*INSTRUCTION*
Reproduce verbatim the stretch of items below from the line containing "Is green soccer" through the line containing "pixel 310 403 < pixel 505 62 < pixel 219 55", including both of those lines.

# RECORDS FOR PROCESSING start

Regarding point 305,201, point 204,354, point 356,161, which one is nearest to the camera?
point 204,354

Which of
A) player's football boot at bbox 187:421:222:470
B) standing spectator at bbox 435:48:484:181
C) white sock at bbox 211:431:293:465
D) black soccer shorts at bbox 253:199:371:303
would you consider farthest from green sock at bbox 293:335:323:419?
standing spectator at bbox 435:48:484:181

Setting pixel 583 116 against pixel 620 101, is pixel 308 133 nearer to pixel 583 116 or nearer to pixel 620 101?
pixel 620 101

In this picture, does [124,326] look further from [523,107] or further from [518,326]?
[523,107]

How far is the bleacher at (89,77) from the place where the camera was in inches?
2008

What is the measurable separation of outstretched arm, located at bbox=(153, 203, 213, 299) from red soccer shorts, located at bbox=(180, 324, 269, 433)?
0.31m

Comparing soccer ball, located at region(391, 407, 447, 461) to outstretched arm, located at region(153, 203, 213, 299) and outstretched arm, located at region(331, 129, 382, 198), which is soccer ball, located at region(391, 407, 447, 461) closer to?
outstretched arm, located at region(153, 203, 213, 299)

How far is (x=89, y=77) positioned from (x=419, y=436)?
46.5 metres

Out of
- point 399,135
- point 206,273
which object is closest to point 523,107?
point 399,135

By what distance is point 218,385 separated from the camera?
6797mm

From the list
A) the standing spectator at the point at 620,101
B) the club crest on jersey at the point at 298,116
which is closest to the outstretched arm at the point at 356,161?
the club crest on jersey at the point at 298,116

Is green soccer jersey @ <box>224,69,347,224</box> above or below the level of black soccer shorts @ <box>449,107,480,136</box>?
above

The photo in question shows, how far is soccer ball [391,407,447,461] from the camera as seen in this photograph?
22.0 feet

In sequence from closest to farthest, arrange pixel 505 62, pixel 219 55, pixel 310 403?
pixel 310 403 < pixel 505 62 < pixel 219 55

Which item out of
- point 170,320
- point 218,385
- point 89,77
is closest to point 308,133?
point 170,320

# RECORDS FOR PROCESSING end
# RECORDS FOR PROCESSING start

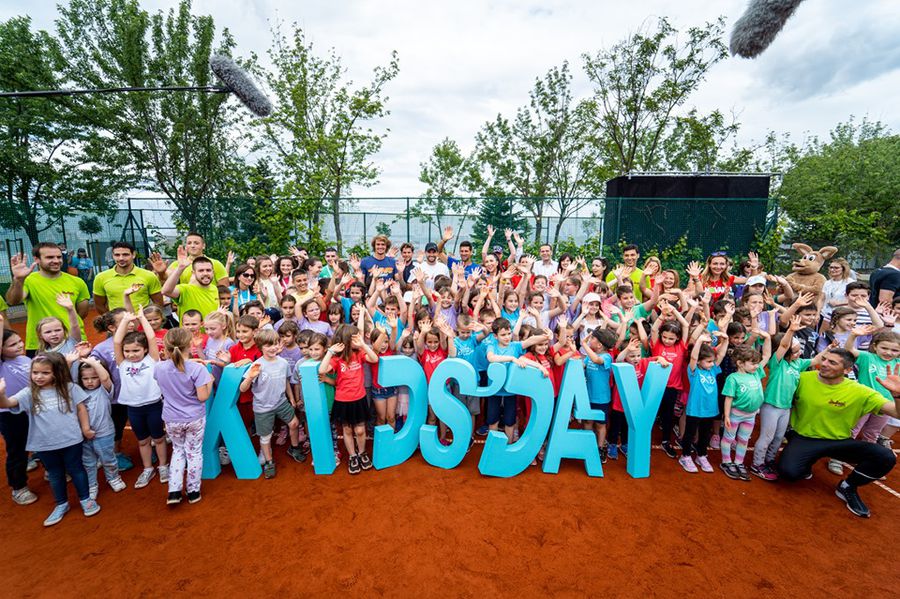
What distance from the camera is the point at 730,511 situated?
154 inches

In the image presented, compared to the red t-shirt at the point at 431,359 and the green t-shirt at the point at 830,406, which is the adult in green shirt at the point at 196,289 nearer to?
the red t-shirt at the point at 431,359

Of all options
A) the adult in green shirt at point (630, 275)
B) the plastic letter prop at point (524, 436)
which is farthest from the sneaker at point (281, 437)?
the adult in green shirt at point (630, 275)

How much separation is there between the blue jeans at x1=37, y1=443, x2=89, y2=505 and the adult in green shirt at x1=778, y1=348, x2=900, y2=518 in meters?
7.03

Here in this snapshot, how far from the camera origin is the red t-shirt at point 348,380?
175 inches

# RECORDS FOR PROCESSING end

*WRITTEN ANSWER*
Is green soccer jersey @ <box>224,69,347,224</box> above or below the level of black soccer shorts @ <box>449,107,480,136</box>?
above

The photo in question shows, how far is soccer ball [391,407,447,461] from the camera as seen in this photograph?
22.0 feet

In sequence from closest to farthest, arrange pixel 505 62, pixel 219 55, pixel 310 403?
pixel 310 403 < pixel 505 62 < pixel 219 55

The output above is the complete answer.